13 Definitions: Classroom management – act of managing relationships, behaviors, and instruction for learners Discipline – the act of teaching students how to behave appropriately; not just punishment Classroom management can be defined as so many different things. The definition that I would like to offer is a definition that forms an understanding of a classroom management model used by Annette Iverson (2003) in her book Building Competence in Classroom Management and Discipline. The model consists of three classroom management domains and is sometimes referred to as the “3 C’s of classroom management.” The first “C”, covenant management, is for relationship concerns; the second “C”, conduct management, is for behavioral concerns; and the third “C”, content management, is for instructional concerns. Therefore, one can see where the definition of classroom management comes from: the act of managing relationships, behaviors, and instruction for learners. Notice how the word discipline refers only to one part of the 3 C’s model (behavior). And has nothing to do with punishment. Discipline is the use of specific strategies to instruct students on the how-to’s of behavior that are socially acceptable or valid. Discipline is instructive and rehabilitative. It results (or at least should result) in increased incidences of pro-social behavior.

14 Covenant/Conduct/Content Management Interplay
Covenant Management Conduct Management Content Management One can see here the interplay of covenant/conduct/content management. Sometimes we can isolate a behavior problem into one domain. However, human behavior is complex and often more than one management domain contributes to a student’s problems. For example, consider the following fictional character John and this scenario: John gets sent to the office because he got up out of his seat and was about to walk out of the classroom. Why did this happen? Perhaps it happened because John did not have a good relationship with his teacher (covenant); perhaps John got angry at something that triggered him (conduct); perhaps John was trying to avoid an academic task that was too difficult or uninteresting (content); or perhaps all three contributed to John getting up out of his seat and leaving the classroom. The point is that if we understand classroom management as the interplay of all three domains, then we can use proper problem-solving techniques to get to the root of the problem. For the purpose of this talk, I want to focus on one domain: covenant management.

15 Overview 1) Definition of covenant management
2) Covenant management with the classroom group 3) Covenant management with the individual student 4) Covenant management and the research

16 Definition: Covenant According to Iverson (2003), a covenant is a promise, a binding agreement between two or more persons Covenant management is the facilitation of trusting, respectful relationships, willingly entered into, that promote optimal success for all children Covenant management is very much in-line with a Christian anthropology that respects the dignity of the human person. The word covenant appears over 300 times in the Bible – with many nuanced uses. The Bible refers to God’s covenants with Noah, Abraham, and Moses as the leader of the chosen people, Israel. In the Old Testament or Covenant, God revealed his law through Moses and prepared his people for salvation through the prophets. In the New Testament or Covenant, Christ established a new and eternal covenant through his own sacrificial death and Resurrection. With each use of the word covenant, what is implied is a promise, a solemn and binding agreement between two or more persons – entered into freely. Covenant management – in education – can then be defined as the facilitation of trusting, respectful relationships, willingly entered into, that promote optimal success for all children. It is my belief that covenant management is the cornerstone to all management success.

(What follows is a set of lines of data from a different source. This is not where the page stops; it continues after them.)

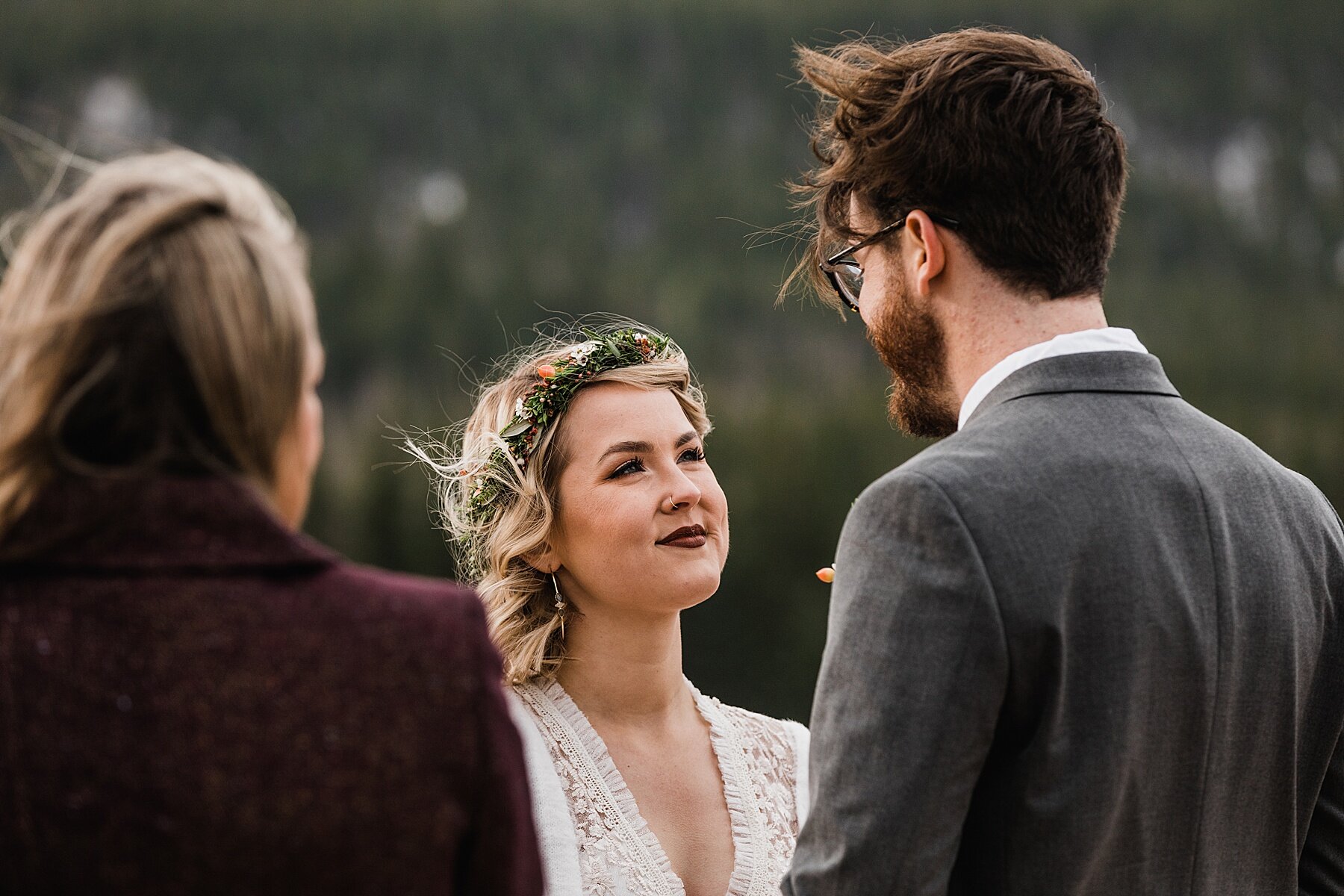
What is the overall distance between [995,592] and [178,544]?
3.35 ft

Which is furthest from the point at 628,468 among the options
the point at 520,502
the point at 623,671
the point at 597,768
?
the point at 597,768

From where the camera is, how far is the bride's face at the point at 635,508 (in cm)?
311

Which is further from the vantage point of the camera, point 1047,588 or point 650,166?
point 650,166

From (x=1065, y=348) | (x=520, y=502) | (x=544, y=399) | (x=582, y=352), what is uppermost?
(x=1065, y=348)

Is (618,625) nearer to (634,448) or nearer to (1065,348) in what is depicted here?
(634,448)

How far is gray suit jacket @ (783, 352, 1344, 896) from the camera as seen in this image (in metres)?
1.77

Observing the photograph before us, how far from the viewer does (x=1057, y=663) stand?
1793mm

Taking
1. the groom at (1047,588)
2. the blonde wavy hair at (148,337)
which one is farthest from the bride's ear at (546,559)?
the blonde wavy hair at (148,337)

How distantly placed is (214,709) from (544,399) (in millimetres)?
2034

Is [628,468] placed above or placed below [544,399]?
below

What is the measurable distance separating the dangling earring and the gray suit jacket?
1.43 m

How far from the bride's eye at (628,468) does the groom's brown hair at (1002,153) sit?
120 centimetres

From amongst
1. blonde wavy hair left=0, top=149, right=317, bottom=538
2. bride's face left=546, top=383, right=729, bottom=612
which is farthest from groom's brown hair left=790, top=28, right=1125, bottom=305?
bride's face left=546, top=383, right=729, bottom=612

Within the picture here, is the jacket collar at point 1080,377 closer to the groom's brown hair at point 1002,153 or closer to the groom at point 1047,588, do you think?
the groom at point 1047,588
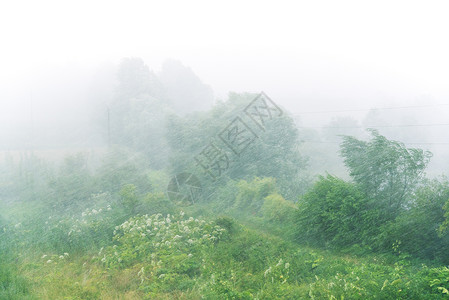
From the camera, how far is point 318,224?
10320 mm

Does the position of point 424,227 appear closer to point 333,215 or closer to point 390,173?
point 390,173

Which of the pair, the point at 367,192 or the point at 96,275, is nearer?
the point at 96,275

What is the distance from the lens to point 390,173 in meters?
10.4

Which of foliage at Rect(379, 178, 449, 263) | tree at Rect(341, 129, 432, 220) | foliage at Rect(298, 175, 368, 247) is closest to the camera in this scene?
foliage at Rect(379, 178, 449, 263)

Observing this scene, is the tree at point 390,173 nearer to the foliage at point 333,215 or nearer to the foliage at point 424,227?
the foliage at point 333,215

17 Handshake = sign of covenant

18 Covenanting with the Classroom Group
Covenant management can be viewed from two different levels: the microsystem and mesosytem level. These levels are derived from Brofenbrenner’s ecological theory, which is based on the assumption that multiple systems in the world around us and the human beings in the systems powerfully influence an individual’s growth and development. The microsystem level is the level that most directly impacts the individual; some examples of microsystems include: the family, classroom, and school. The mesosystem level consists of relationships between different microsystems (for example, the relationship between home and school or the classroom and the school building). For the purpose of this talk, I will speak about covenant management from the microsystem level only – which includes covenanting both with the classroom as a group and the individual student. Covenant management from the mesosystem level – which includes covenanting with the home – will not be discussed, but is a whole other aspect of covenant and classroom management that must be considered.

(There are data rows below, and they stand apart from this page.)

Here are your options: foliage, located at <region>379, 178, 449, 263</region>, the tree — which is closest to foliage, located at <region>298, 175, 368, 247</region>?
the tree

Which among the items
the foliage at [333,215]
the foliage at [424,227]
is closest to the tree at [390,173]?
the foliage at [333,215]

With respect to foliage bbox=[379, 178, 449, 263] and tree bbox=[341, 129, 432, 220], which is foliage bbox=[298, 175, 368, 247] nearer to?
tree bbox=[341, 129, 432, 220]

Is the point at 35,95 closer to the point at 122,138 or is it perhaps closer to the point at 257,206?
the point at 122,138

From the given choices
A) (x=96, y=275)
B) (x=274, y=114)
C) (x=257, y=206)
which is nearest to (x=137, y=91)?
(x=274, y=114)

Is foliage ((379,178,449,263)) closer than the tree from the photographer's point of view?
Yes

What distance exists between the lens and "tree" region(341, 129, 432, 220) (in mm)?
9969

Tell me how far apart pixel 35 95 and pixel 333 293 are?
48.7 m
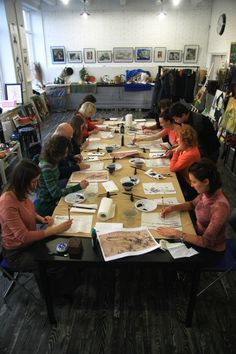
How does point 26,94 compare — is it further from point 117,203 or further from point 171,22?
point 117,203

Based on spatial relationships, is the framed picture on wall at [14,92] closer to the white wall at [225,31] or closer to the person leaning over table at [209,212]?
the white wall at [225,31]

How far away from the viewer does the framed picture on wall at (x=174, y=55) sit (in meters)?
9.52

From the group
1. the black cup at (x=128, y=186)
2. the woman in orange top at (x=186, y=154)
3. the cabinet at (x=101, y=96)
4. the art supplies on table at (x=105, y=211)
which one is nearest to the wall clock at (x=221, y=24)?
the cabinet at (x=101, y=96)

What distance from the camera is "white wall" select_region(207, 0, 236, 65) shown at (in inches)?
275

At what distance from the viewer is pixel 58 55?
973cm

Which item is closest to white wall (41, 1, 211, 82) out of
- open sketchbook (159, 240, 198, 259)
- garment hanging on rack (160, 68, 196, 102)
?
garment hanging on rack (160, 68, 196, 102)

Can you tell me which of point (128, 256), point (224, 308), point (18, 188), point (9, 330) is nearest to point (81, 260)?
point (128, 256)

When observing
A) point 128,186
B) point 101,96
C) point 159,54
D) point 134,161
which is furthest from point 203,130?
point 159,54

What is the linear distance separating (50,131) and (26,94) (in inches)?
49.6

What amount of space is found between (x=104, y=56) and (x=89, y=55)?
0.55m

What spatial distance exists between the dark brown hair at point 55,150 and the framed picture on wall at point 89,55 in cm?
829

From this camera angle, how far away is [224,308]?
2.26 meters

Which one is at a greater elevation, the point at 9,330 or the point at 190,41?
the point at 190,41

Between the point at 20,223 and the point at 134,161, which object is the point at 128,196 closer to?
the point at 134,161
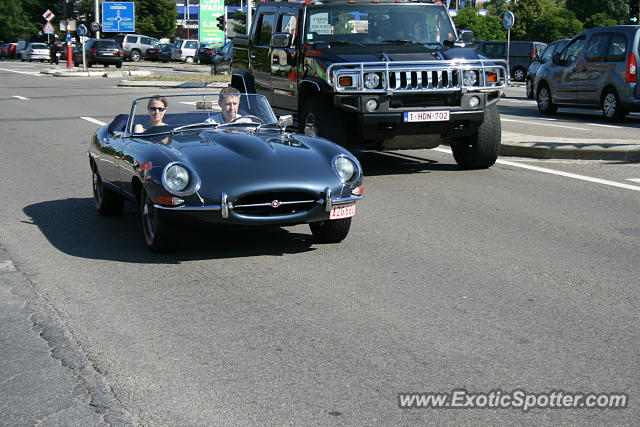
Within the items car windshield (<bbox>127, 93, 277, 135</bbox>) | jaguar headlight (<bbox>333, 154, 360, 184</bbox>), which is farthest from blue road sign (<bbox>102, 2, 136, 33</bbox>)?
jaguar headlight (<bbox>333, 154, 360, 184</bbox>)

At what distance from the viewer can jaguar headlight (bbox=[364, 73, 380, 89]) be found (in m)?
10.8

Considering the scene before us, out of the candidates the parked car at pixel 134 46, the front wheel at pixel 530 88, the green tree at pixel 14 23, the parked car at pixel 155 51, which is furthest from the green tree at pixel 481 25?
the green tree at pixel 14 23

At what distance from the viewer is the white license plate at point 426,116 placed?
10898 millimetres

19 Some Things to Consider…
Human relationships are complex and require constant attention and nourishment Classrooms are especially complex environments in which to build quality relationships Teacher and student are usually “stuck” with each other and are expected to get along Creating a working unit from an assortment of student personalities is a difficult task Some things to consider before getting into covenanting with the classroom group: Read from the list.

20 Covenanting with the Classroom Group
A classroom group takes on the personality of its members, some of whom will have a more compelling impact on the group than others The power aspects of the “hidden” curriculum can shape much of classroom life E.g., a few students with strong personalities can turn others against one or two students (bullying) It is the teacher’s responsibility to form healthy peer relationships in the classroom through the year It is important to understand how only a few students can shape much of classroom life. I’ve seen it our school – a couple of students with strong personalities bully other “weaker” students and turn the class against them, Or a few students with strong personalities and who do not care about learning twist others into having the same attitude (toward learning), Or a few students who have racist sentiments and make others feel inferior I’ve seen the majority of discipline often come out of one classroom – and that has everything to do with a breakdown in “covenanting with the classroom group”

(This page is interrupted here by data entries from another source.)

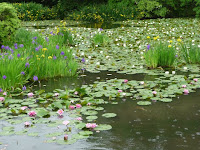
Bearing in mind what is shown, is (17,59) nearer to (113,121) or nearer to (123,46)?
(113,121)

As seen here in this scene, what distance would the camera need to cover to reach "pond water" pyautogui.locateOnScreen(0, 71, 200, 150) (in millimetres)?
3252

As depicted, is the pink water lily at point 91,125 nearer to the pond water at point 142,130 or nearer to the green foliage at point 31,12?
the pond water at point 142,130

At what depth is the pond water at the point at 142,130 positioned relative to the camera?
10.7ft

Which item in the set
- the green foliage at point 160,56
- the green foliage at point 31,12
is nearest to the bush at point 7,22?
the green foliage at point 160,56

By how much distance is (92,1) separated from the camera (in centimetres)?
2516

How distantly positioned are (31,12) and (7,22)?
14341 millimetres

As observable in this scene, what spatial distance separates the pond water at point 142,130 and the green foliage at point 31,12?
1839 centimetres

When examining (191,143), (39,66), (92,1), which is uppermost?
(92,1)

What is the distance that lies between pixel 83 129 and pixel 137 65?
3689 mm

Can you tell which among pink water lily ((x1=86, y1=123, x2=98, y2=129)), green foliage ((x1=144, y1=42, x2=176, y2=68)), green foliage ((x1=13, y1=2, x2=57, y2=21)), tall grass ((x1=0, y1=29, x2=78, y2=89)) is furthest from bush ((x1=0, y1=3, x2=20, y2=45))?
green foliage ((x1=13, y1=2, x2=57, y2=21))

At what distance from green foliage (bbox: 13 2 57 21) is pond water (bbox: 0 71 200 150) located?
1839cm

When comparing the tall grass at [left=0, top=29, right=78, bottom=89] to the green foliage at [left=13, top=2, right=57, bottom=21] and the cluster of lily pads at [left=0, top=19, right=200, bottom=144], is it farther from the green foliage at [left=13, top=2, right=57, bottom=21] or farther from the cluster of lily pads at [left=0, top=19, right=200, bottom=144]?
the green foliage at [left=13, top=2, right=57, bottom=21]

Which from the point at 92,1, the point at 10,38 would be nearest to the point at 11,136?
the point at 10,38

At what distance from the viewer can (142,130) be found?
3645mm
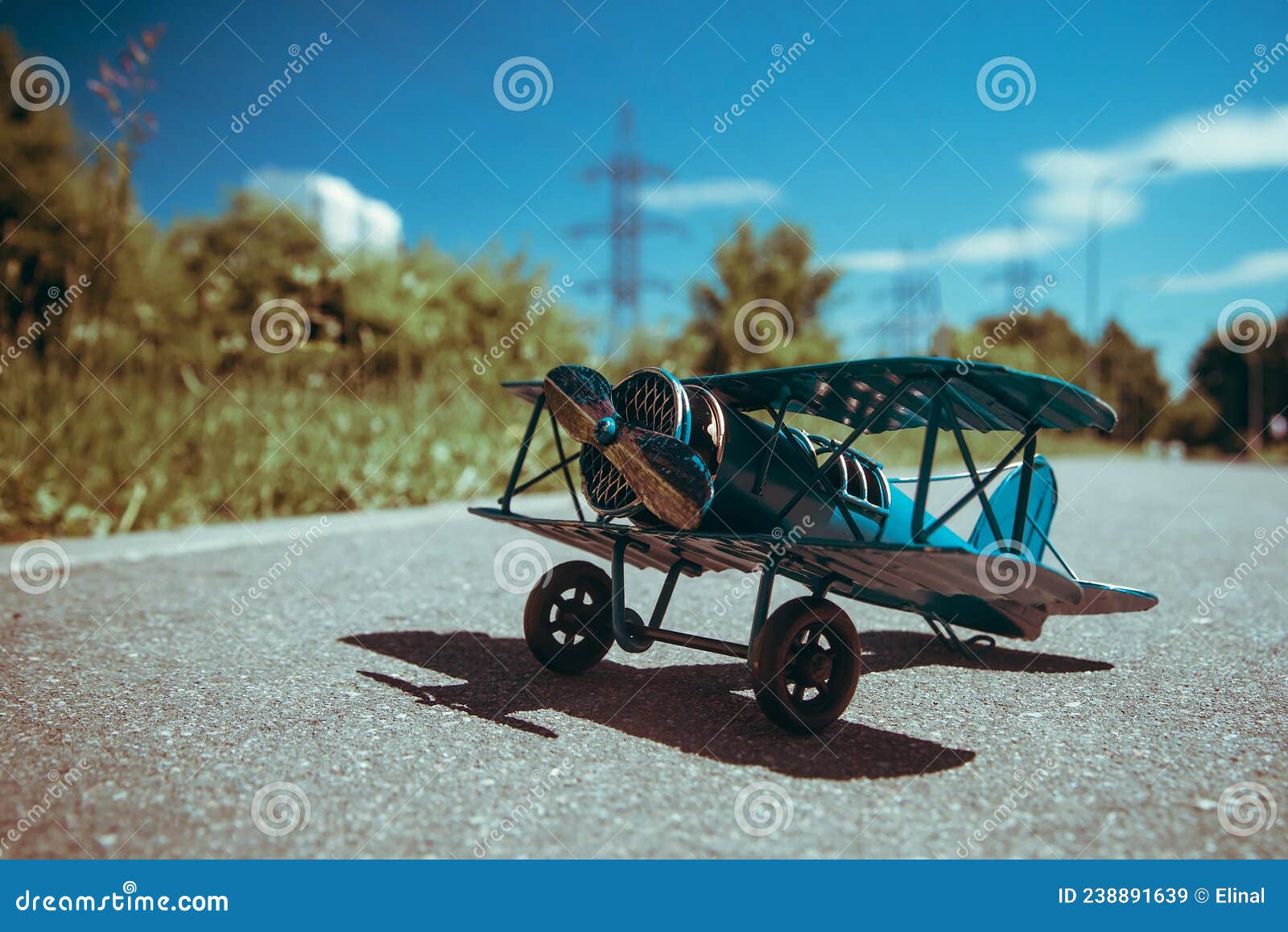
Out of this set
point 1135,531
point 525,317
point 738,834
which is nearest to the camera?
point 738,834

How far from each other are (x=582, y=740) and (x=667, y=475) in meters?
1.13

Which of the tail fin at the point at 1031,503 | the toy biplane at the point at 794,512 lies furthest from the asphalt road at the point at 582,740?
the tail fin at the point at 1031,503

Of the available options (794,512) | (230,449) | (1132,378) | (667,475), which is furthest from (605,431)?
(1132,378)

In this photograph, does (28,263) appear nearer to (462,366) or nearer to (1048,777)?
(462,366)

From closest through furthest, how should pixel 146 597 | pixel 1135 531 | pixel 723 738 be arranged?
pixel 723 738 < pixel 146 597 < pixel 1135 531

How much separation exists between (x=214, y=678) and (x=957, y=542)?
3.98 meters

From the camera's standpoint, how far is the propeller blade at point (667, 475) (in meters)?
3.75

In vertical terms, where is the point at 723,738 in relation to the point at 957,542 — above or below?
below

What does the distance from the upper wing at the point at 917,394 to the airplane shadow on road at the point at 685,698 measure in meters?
1.43

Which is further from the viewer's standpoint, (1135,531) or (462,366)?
(462,366)

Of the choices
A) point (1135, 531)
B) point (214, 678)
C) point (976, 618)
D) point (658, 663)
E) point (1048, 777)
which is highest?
point (1135, 531)

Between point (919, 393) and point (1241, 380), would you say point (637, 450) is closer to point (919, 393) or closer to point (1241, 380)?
point (919, 393)

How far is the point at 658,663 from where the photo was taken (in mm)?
5188

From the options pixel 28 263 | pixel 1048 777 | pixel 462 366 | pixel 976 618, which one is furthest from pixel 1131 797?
pixel 28 263
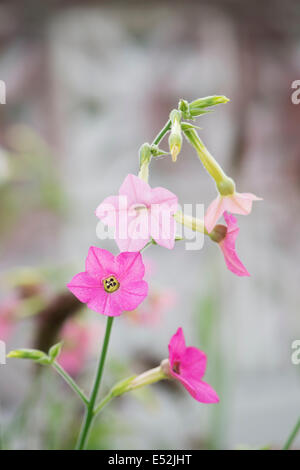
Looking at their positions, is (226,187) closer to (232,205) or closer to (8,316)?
(232,205)

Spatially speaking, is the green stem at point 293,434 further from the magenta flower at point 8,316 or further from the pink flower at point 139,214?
the magenta flower at point 8,316

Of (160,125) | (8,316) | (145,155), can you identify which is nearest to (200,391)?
(145,155)

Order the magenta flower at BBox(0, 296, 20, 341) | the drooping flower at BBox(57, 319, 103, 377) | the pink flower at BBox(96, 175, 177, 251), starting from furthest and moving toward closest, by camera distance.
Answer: the drooping flower at BBox(57, 319, 103, 377)
the magenta flower at BBox(0, 296, 20, 341)
the pink flower at BBox(96, 175, 177, 251)

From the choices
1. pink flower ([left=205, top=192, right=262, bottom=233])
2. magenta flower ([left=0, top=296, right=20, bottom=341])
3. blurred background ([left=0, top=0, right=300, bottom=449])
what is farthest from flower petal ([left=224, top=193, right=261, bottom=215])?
blurred background ([left=0, top=0, right=300, bottom=449])

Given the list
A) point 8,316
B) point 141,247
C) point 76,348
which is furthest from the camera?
point 76,348

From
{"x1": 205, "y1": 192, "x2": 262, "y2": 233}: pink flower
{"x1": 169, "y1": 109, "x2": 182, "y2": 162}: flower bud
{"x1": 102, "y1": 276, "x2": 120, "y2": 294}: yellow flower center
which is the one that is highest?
{"x1": 169, "y1": 109, "x2": 182, "y2": 162}: flower bud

21 Well functioning groups do not just form out of the blue
Well functioning groups do not just form out of the blue. It takes time for a group to develop to a point where it can be effective and where all members feel connected to it. Bruce Tuckman (1965), in article titled Developmental Sequence in Small Groups, identified four stages that characterize the development of groups. Understanding these stages can help determine what is happening with a group and how to manage what is occurring. These four group development stages are known as: Forming Storming Norming Performing

22 The Forming Stage The forming stage can be characterized as the “honeymoon” period This is the stage when students are generally on their best behavior Students look to the teacher for structure and direction This is an important time for teachers to treat all class members equally This is the initial stage when the group comes together and members begin to develop their relationships with one another and learn what is expected of them. This stage is often referred to as the “honeymoon” period and is the time when students are on their best behavior. In this stage, the students look to the teacher for structure and direction. They want it and need it. This stage usually lasts about two months (from the beginning of school, Aug. 15th or so, until the beginning of October). Some of the skills needed to guide students through the forming stage include the following: Be inclusive and empowering Make sure that everyone in the group is involved Identify common purposes Create an environment that fosters trust and builds commitment to the group

23 This picture clearly indicates the importance of formation.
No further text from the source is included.